Science fiction type metal gates in the middle of a forest, six guys carrying the kind of guns money can’t buy. Six guys prodding him away while they unloaded barrels from the car.
Why were drugs illegal anyway, when so much else wasn’t?
They showed him a basement where a few mattresses lay perpendicular to the corridor. They grinned, guns in hand, and kicked him in. He wondered numbly if he’d be let out again, but he was too exhausted to contemplate the future much further. He fell into sleep, like a pebble to water, he dreamt he was led by the men unloading the truck, taken to a well in the middle of the forest, and made to strip off and dive. He awoke heart pounding and his clothes damp with sweat, before getting ready for the drive back.
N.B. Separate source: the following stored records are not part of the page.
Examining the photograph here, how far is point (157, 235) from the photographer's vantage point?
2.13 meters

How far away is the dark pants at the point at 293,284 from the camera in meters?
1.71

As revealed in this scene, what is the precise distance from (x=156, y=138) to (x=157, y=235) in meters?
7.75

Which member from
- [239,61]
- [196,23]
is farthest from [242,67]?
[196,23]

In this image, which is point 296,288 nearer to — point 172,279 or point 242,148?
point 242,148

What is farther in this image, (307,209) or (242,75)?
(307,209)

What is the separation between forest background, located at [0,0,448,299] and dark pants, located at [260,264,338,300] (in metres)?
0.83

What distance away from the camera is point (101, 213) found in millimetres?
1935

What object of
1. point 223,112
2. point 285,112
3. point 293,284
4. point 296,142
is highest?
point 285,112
Jobs like this made his skin crawl, but they were the jobs you couldn’t really refuse or get wrong without someone deciding you knew too much to be allowed to just walk free. It had started small, this involvement. Through an ex girlfriend whose dad had always seemed nice enough at the time. Nice enough could have you killed for one wrong move, and while the relationship ended years ago, decades, the jobs had become a till death do-us-part kind of commitment.
He drove eighteen hours home, wondering. Did Nadja know? Had she someone set this up? He preferred to stay clear of the family as much as possible, wary of their scheming, the endless talk of how they’d get more money, where from, and who would pay the price if it all went down. Sasha worried his name came up too often as a lamb for the butcher in those discreet conversations, but what could he do? If he told anyone, he’d be dead, and Susanna would be left alone.
Still. Life wasn’t so bad. The jobs were enough, though he’d trade all of it back if he could, for a past with no secrets.